Job 1 » Reproduce the passage of the Iraq occupation article that begins at the words "AP - In a rueful" and stops after the words "Yale University Press.".

Ex-Iraqi Cabinet Official Blasts Occupation

AP - In a rueful reflection on what might have been, an Iraqi government insider details in 500 pages the U.S. occupation's "shocking" mismanagement of his country _ a performance so bad, he writes, that by 2007 Iraqis had "turned their backs on their would-be liberators."

"The corroded and corrupt state of Saddam was replaced by the corroded, inefficient, incompetent and corrupt state of the new order," Ali A. Allawi concludes in "The Occupation of Iraq," newly published by Yale University Press.

Allawi writes with authority as a member of that "new order," having served as Iraq's trade, defense and finance minister at various times since 2003. As a former academic, at Oxford University before the U.S.-British invasion of Iraq, he also writes with unusual detachment.

The U.S.- and British-educated engineer and financier is the first senior Iraqi official to look back at book length on his country's four-year ordeal. It's an unsparing look at failures both American and Iraqi, an account in which the word "ignorance" crops up repeatedly.

Job 2 » List every line of the entries below that contains the word "what", treating uppercase and lowercase as different.

Recorded information »
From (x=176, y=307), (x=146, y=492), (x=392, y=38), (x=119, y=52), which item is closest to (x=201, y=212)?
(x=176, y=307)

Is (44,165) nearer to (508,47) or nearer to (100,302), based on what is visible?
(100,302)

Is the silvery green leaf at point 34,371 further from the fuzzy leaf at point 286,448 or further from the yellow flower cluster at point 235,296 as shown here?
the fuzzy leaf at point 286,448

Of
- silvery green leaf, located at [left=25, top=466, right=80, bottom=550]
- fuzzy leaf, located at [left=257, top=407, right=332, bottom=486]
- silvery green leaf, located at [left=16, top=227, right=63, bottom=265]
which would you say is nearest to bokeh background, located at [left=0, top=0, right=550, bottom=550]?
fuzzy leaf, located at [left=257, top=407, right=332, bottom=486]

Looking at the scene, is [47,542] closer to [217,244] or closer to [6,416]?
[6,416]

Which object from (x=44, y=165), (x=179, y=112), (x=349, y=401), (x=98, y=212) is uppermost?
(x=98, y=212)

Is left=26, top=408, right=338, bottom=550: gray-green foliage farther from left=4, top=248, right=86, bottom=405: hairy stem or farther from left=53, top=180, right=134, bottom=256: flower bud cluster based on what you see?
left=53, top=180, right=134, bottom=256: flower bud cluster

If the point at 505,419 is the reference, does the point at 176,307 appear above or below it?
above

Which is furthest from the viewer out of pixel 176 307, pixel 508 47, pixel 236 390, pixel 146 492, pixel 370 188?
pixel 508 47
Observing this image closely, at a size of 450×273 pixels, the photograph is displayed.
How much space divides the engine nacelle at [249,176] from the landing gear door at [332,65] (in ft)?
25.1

Written reply 1 »
AP - In a rueful reflection on what might have been, an Iraqi government insider details in 500 pages the U.S. occupation's "shocking" mismanagement of his country _ a performance so bad, he writes, that by 2007 Iraqis had "turned their backs on their would-be liberators."

"The corroded and corrupt state of Saddam was replaced by the corroded, inefficient, incompetent and corrupt state of the new order," Ali A. Allawi concludes in "The Occupation of Iraq," newly published by Yale University Press.

Written reply 2 »
Is (44,165) nearer to (508,47) or nearer to (100,302), based on what is visible?
Is left=26, top=408, right=338, bottom=550: gray-green foliage farther from left=4, top=248, right=86, bottom=405: hairy stem or farther from left=53, top=180, right=134, bottom=256: flower bud cluster based on what you see?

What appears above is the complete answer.